◆ EXERCISE GOAL
Would you transcribe the whole listing exactly, minus its pictures?

◆ COLLECTED DATA
Content starts

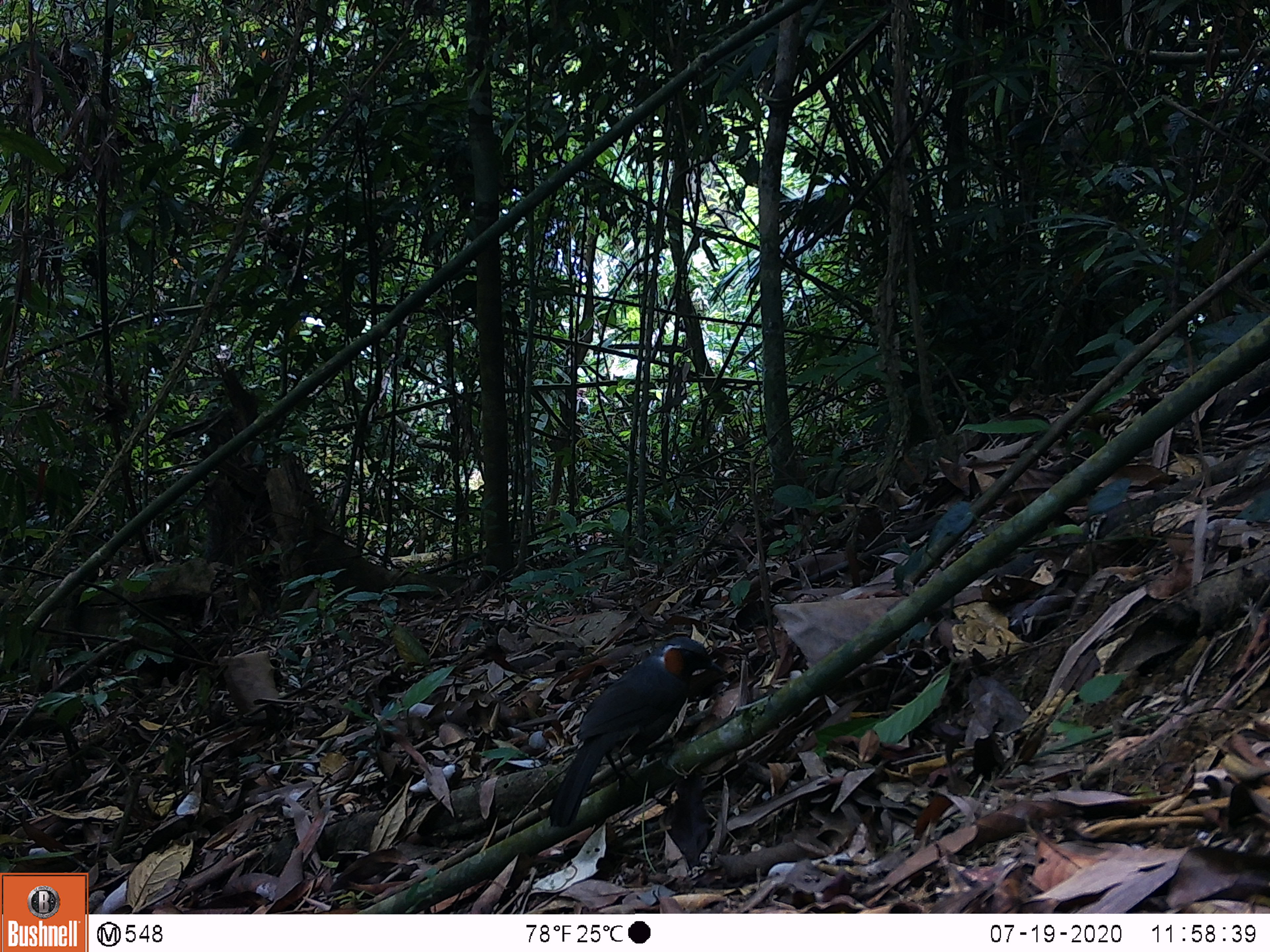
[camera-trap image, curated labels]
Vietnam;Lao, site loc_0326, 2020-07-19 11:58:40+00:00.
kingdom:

Content ends

◆ EXERCISE RESULT
[camera-trap image, curated labels]
Vietnam;Lao, site loc_0326, 2020-07-19 11:58:40+00:00.
kingdom:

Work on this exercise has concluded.